Common Issues Detected

  • SQL injection via string concatenation with user input
  • XSS via unsanitized output of user-controlled data
  • Remote file inclusion (RFI) via dynamic includes with user input
  • Local file inclusion (LFI) via path traversal in file operations
  • Command injection via exec(), system(), passthru() with user input
  • Unvalidated redirects via header() with user input
  • Hardcoded credentials in database configuration
  • Weak session management and CSRF vulnerabilities
  • Type juggling bugs from loose comparison (== instead of ===)

Running Static Analysis

PHP CI analysis pipeline:

  1. Install PHPStan: composer require --dev phpstan/phpstan
  2. Run PHPStan: vendor/bin/phpstan analyse src/ --level=6
  3. Install Psalm: composer require --dev vimeo/psalm
  4. Run Psalm with taint analysis: vendor/bin/psalm --taint-analysis
  5. Run PHP_CodeSniffer: vendor/bin/phpcs --standard=PSR12 src/
  6. Fail CI on any error-level finding from PHPStan or Psalm

Connection to Autonomous Code Governance

PHP web applications are high-value targets for injection attacks — and injection vulnerabilities have well-defined fix patterns. Prepared statements replace concatenated SQL; htmlspecialchars() or a template engine sanitizes output; basename() prevents path traversal. Hydra identifies these patterns through Psalm's taint analysis, generates parameterized fixes, and verifies them against the application's test suite before opening a remediation PR.
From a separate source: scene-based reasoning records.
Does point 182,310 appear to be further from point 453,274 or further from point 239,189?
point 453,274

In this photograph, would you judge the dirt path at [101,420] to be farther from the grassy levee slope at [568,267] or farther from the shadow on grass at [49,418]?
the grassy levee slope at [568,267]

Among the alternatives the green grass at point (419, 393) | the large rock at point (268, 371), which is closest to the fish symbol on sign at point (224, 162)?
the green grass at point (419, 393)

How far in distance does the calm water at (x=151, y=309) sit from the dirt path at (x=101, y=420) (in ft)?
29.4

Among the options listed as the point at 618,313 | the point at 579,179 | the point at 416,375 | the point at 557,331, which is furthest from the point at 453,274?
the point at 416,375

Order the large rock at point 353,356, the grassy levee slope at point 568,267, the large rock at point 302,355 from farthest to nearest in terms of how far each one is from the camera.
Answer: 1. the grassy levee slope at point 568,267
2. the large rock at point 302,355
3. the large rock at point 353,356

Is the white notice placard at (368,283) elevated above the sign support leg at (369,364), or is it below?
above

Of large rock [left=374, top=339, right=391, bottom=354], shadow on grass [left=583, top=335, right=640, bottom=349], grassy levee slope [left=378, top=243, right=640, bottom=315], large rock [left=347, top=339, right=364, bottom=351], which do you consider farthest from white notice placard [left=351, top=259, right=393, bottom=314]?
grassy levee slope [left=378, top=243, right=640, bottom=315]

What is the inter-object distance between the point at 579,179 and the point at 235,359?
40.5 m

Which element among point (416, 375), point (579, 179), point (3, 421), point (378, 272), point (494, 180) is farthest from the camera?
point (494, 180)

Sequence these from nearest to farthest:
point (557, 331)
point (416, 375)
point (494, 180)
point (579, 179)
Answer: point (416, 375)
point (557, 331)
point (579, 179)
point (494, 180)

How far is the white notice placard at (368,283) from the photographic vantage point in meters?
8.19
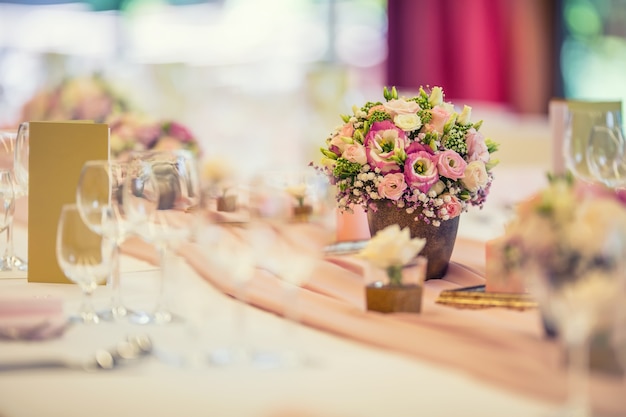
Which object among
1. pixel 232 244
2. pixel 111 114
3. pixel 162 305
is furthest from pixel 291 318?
pixel 111 114

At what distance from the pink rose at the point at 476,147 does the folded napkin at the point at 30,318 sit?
2.29ft

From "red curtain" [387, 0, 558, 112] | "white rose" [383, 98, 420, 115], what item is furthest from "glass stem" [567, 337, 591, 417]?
"red curtain" [387, 0, 558, 112]

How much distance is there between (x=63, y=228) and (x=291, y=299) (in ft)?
1.23

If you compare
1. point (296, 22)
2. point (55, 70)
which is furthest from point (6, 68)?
point (55, 70)

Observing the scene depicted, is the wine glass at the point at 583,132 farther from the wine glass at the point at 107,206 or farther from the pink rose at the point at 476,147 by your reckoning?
the wine glass at the point at 107,206

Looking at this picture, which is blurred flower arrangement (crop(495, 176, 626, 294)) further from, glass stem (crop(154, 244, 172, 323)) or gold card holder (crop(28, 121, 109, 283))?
gold card holder (crop(28, 121, 109, 283))

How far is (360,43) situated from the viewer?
761 centimetres

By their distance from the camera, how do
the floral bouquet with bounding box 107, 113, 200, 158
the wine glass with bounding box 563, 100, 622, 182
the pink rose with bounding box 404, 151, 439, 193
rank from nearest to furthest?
the pink rose with bounding box 404, 151, 439, 193 → the wine glass with bounding box 563, 100, 622, 182 → the floral bouquet with bounding box 107, 113, 200, 158

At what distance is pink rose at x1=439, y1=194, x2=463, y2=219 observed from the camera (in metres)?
1.65

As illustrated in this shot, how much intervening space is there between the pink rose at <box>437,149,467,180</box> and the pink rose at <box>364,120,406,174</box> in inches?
2.6

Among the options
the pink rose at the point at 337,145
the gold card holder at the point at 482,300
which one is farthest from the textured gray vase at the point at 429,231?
the gold card holder at the point at 482,300

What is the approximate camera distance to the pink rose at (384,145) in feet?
5.35

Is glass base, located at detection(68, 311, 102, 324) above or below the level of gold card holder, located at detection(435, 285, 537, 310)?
below

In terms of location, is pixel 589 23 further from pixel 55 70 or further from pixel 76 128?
pixel 76 128
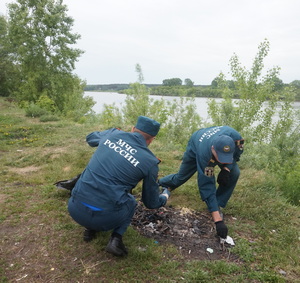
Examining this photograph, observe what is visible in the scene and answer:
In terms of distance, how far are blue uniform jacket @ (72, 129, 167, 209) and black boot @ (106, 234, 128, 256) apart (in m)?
0.43

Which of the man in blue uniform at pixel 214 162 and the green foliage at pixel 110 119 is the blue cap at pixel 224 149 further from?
the green foliage at pixel 110 119

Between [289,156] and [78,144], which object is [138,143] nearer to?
[78,144]

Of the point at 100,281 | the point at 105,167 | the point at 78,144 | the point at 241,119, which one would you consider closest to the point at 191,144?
the point at 105,167

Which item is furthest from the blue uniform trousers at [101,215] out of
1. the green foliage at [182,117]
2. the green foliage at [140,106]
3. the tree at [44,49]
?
the tree at [44,49]

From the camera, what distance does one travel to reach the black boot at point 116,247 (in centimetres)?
262

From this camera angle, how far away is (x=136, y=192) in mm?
4438

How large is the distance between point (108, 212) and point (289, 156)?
40.5 feet

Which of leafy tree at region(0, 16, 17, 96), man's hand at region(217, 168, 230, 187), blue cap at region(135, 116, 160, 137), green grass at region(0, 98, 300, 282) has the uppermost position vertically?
leafy tree at region(0, 16, 17, 96)

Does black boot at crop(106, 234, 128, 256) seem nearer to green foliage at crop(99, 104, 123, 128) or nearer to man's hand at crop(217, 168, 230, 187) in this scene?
man's hand at crop(217, 168, 230, 187)

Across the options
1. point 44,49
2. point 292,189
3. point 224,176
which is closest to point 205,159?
point 224,176

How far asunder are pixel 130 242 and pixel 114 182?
0.91m

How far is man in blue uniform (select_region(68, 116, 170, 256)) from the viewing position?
8.10 feet

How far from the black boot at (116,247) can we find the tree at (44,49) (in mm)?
16965

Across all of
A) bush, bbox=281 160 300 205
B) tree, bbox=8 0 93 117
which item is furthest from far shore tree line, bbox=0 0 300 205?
bush, bbox=281 160 300 205
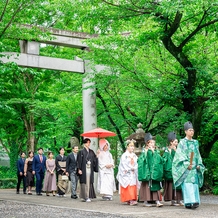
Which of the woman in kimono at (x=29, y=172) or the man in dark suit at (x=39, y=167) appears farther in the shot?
the woman in kimono at (x=29, y=172)

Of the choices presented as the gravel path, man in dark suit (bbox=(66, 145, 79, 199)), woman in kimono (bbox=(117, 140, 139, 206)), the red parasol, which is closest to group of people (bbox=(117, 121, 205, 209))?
woman in kimono (bbox=(117, 140, 139, 206))

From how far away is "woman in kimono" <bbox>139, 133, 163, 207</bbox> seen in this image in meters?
9.98

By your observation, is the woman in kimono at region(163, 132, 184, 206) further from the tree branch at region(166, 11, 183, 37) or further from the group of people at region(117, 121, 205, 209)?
the tree branch at region(166, 11, 183, 37)

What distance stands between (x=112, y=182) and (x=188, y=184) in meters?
4.29

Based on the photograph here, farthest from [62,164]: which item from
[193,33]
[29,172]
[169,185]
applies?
[193,33]

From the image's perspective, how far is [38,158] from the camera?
15.7 meters

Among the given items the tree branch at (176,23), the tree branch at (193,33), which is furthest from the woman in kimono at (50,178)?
the tree branch at (176,23)

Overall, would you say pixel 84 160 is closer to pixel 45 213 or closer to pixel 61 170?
pixel 61 170

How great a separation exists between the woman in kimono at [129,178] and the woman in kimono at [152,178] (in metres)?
0.83

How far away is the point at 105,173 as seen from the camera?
13289mm

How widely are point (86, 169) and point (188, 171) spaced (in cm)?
418

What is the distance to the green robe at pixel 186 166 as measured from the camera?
9.30 metres

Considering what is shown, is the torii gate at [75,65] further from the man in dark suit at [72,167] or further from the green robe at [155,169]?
the green robe at [155,169]

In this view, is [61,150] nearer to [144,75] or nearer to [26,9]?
[144,75]
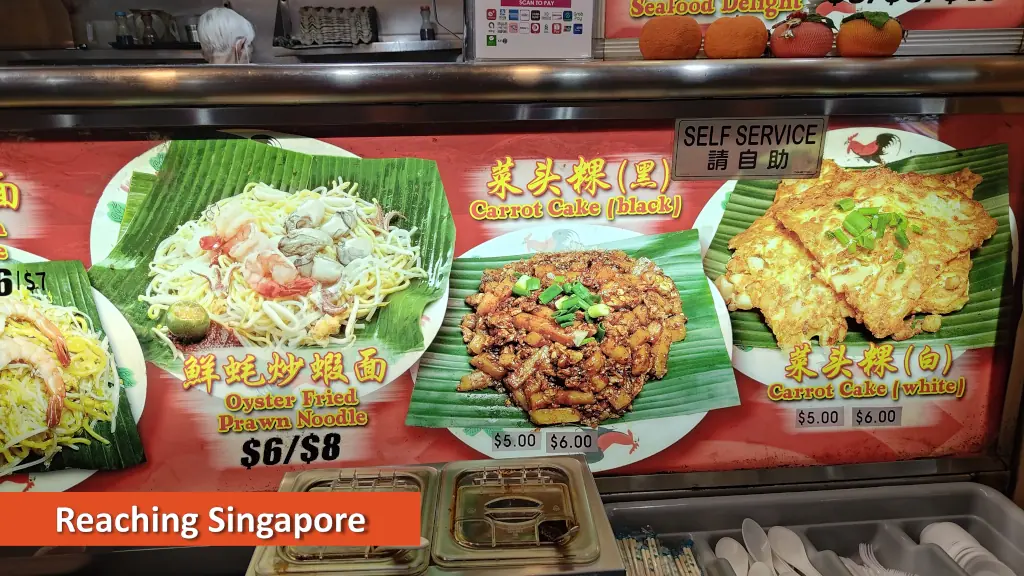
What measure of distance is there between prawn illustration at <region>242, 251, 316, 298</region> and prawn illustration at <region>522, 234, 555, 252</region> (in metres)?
0.76

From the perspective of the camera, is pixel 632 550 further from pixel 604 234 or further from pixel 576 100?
pixel 576 100

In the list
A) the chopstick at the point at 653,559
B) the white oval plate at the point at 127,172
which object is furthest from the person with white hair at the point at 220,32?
the chopstick at the point at 653,559

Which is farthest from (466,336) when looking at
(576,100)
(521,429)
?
(576,100)

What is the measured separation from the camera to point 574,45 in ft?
5.98

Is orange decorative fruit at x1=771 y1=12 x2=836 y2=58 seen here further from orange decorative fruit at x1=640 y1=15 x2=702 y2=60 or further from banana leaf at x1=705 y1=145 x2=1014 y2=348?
banana leaf at x1=705 y1=145 x2=1014 y2=348

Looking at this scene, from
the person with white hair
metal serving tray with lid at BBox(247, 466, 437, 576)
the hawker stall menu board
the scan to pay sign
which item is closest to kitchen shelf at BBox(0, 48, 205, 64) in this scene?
the person with white hair

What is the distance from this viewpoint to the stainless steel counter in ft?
5.58

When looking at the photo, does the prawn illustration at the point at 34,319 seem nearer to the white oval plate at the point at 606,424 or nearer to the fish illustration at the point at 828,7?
the white oval plate at the point at 606,424

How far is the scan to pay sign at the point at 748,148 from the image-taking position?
6.33 ft

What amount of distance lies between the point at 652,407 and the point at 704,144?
916 mm

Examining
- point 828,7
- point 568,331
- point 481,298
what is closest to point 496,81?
point 481,298

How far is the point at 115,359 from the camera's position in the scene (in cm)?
193

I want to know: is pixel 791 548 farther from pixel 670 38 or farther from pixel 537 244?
pixel 670 38

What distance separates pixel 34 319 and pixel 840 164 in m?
2.69
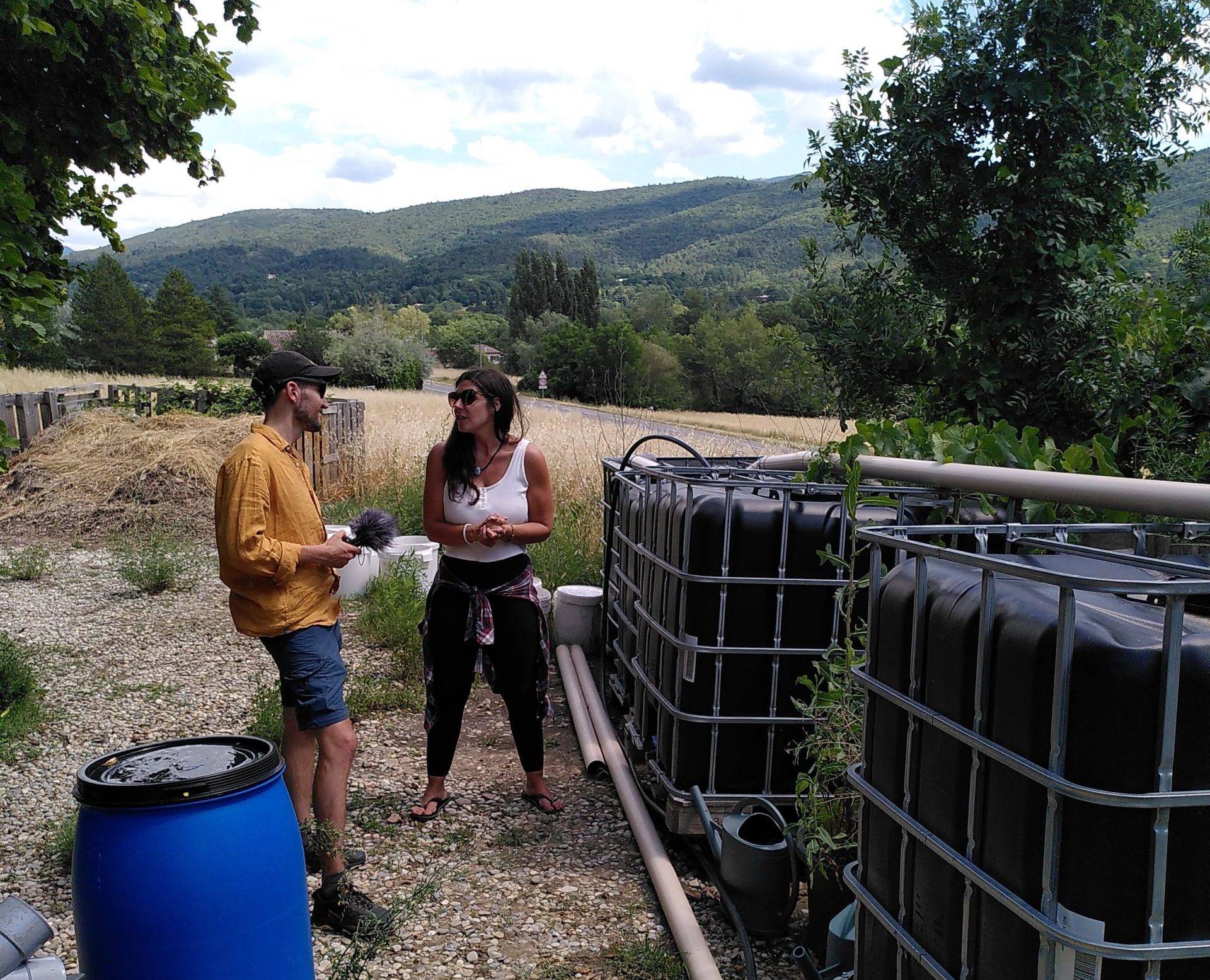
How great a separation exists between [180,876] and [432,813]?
7.16 ft

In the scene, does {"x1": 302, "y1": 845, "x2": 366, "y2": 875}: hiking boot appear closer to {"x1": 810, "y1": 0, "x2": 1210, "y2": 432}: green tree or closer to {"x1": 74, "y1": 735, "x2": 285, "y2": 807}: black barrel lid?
{"x1": 74, "y1": 735, "x2": 285, "y2": 807}: black barrel lid

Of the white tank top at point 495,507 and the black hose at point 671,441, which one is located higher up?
the black hose at point 671,441

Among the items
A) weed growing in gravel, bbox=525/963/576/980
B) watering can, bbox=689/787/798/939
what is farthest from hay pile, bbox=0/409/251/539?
watering can, bbox=689/787/798/939

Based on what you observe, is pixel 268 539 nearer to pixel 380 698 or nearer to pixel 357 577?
pixel 380 698

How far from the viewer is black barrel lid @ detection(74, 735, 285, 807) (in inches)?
93.4

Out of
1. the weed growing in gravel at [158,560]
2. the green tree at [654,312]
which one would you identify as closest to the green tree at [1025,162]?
the weed growing in gravel at [158,560]

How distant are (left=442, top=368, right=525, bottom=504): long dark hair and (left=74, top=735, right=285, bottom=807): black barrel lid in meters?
1.75

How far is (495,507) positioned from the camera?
4.33 metres

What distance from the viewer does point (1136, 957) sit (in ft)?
4.92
Frequently Asked Questions

What is PHP taint analysis?

Taint analysis tracks the flow of user-supplied data (from superglobals like $_GET, $_POST, $_COOKIE) through a PHP application. When tainted data reaches a "sink" — a database query, HTML output, system call, or file operation — without being properly sanitized or validated, taint analysis flags the path as a potential injection vulnerability.

What is PHPStan's level system?

PHPStan analyzes code at levels 0 through 9. Level 0 is the most permissive (basic checks only). Level 9 is the strictest (requires precise types for all operations). Most new projects start at level 6 and work toward 8 or 9. Legacy codebases often start at level 0 and raise the level incrementally.

How do I prevent SQL injection in PHP?

Use PDO or MySQLi with prepared statements. Never concatenate user input into SQL strings. Use query parameters: $stmt = $pdo->prepare("SELECT * FROM users WHERE id = ?"); $stmt->execute([$id]). PHP_CodeSniffer and Psalm can flag direct string concatenation in database queries.

What PHP version should I use for best static analysis support?

PHP 8.x, ideally the latest stable release. PHP 8.0 introduced union types, match expressions, and constructor promotion. PHP 8.1 added enums, readonly properties, and intersection types. PHP 8.2+ added readonly classes. All of these help PHPStan and Psalm build more precise type models, resulting in more accurate analysis.